Spatial reasoning records
+===+

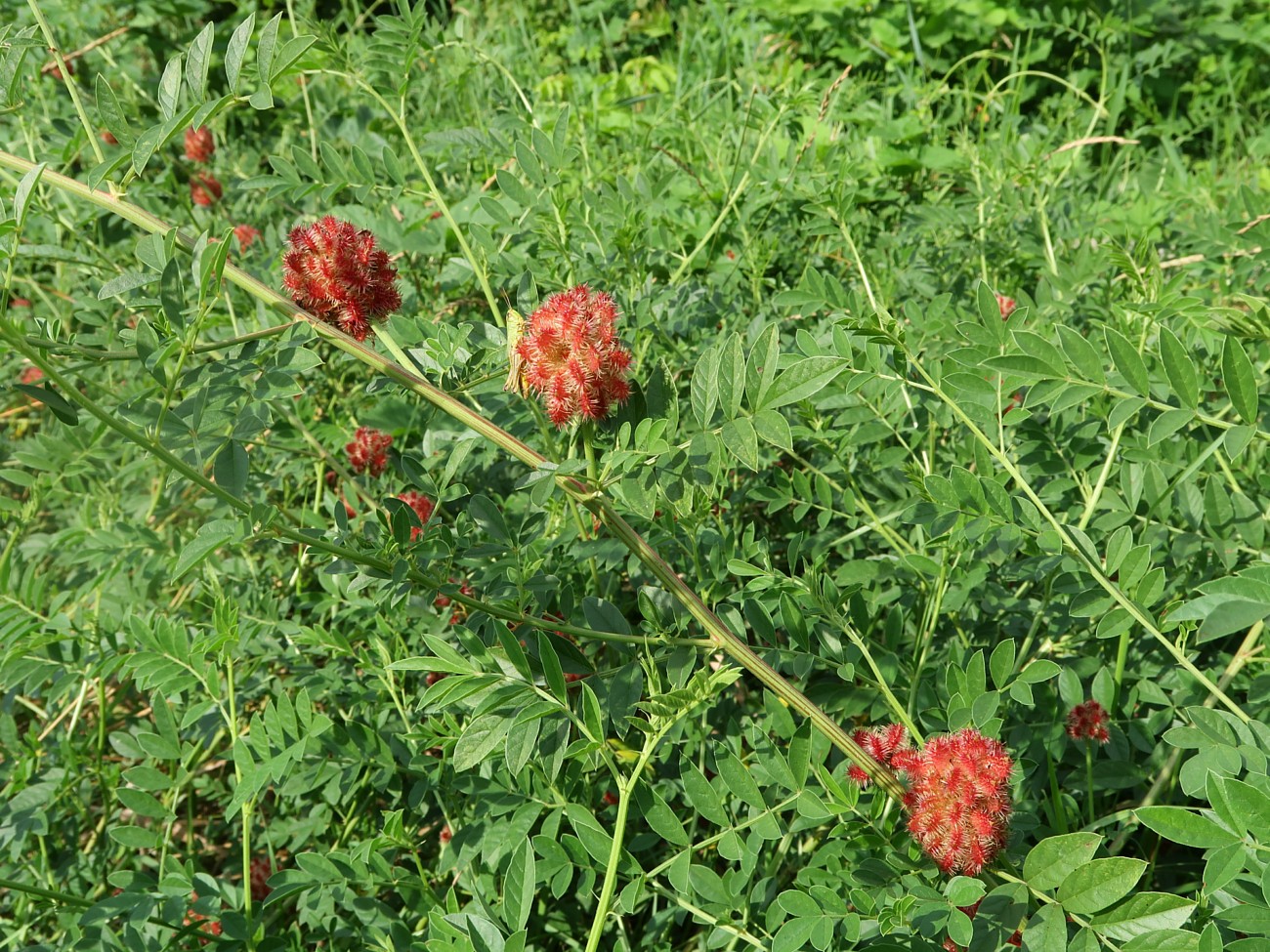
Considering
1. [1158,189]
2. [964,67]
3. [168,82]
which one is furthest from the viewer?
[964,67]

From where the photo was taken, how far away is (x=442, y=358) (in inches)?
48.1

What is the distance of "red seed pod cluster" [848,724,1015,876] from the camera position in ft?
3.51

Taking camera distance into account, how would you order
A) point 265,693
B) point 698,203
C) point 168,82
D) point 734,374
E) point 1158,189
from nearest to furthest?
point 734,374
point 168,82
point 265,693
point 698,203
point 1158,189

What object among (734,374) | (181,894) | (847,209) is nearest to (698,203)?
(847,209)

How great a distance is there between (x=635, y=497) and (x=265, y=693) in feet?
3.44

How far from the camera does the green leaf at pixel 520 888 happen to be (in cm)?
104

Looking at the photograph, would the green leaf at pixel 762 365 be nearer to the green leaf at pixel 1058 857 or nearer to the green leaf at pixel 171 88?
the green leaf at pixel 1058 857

+===+

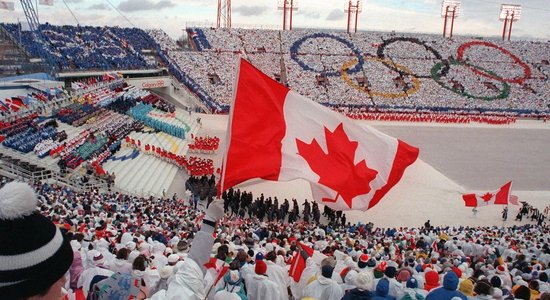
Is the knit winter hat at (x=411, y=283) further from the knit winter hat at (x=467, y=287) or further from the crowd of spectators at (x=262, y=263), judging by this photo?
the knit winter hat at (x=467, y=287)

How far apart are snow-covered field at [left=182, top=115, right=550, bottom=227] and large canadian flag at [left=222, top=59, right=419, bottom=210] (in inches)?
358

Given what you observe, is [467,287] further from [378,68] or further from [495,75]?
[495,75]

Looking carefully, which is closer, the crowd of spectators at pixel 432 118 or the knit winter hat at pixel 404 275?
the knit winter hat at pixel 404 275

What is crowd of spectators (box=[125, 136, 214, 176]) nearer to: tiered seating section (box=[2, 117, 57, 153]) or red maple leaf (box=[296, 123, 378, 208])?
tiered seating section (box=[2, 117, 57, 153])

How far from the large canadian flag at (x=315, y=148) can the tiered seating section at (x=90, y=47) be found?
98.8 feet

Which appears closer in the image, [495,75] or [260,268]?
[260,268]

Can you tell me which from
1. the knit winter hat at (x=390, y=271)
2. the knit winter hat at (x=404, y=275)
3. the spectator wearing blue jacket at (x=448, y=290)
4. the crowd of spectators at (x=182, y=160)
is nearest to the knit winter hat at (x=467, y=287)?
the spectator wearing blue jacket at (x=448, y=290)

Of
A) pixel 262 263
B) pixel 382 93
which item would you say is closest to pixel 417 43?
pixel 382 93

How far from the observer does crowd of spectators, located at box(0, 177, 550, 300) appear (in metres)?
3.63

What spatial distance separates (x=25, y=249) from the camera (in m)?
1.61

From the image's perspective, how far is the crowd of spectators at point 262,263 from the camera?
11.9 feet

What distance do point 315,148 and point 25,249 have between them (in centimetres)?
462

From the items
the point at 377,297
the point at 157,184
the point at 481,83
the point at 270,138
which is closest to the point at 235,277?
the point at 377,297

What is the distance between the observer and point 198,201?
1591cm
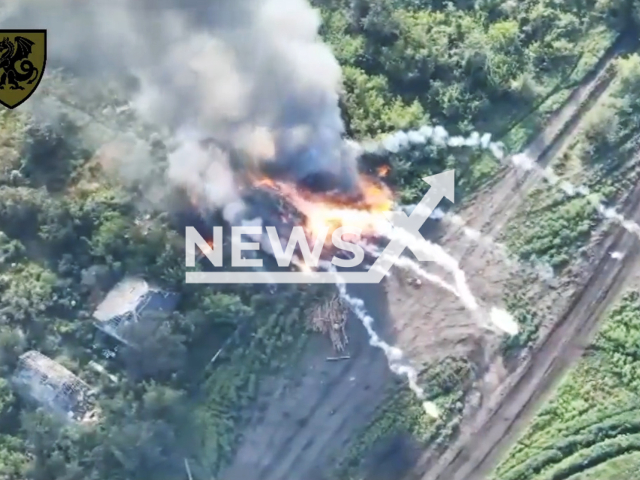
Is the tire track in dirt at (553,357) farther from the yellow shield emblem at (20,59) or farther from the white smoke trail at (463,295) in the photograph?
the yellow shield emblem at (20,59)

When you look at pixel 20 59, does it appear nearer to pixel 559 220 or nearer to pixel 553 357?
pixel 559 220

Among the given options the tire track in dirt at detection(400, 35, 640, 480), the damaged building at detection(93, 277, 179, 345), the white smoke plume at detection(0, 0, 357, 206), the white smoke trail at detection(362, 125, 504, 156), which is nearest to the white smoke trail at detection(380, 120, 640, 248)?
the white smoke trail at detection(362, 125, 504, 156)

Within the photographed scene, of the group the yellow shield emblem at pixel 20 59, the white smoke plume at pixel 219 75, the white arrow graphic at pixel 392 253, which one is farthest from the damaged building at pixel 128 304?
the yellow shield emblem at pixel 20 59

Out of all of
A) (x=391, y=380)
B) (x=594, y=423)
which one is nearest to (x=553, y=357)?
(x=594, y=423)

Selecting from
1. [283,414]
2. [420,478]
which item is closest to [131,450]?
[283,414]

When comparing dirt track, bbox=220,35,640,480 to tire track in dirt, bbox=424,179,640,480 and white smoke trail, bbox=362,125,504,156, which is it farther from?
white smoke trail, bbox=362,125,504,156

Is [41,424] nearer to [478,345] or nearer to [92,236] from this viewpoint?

+===+

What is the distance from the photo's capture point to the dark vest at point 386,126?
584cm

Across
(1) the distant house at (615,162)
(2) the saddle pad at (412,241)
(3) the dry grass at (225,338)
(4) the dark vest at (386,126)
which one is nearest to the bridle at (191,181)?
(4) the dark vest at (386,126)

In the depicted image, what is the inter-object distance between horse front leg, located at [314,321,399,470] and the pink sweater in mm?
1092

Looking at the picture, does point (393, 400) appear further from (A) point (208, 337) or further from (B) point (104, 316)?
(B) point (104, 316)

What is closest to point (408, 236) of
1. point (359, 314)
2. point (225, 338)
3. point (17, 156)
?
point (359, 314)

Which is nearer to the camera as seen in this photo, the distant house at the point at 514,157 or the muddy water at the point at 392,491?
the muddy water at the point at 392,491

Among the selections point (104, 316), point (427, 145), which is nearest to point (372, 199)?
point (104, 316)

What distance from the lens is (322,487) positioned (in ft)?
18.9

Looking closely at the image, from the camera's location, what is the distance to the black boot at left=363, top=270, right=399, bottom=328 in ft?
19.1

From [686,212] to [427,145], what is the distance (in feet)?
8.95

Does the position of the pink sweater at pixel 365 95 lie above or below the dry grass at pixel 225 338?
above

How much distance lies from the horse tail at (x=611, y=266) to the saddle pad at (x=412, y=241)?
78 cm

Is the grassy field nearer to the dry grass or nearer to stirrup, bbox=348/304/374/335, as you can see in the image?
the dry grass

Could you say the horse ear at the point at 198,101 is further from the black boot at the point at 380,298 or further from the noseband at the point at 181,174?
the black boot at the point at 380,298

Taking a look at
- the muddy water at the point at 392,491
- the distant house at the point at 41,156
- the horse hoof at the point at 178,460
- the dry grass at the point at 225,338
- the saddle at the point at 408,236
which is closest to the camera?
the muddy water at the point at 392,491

+===+

Instruction
Count the lines in the records that contain the word "tiered" and give only that number.

Solution
3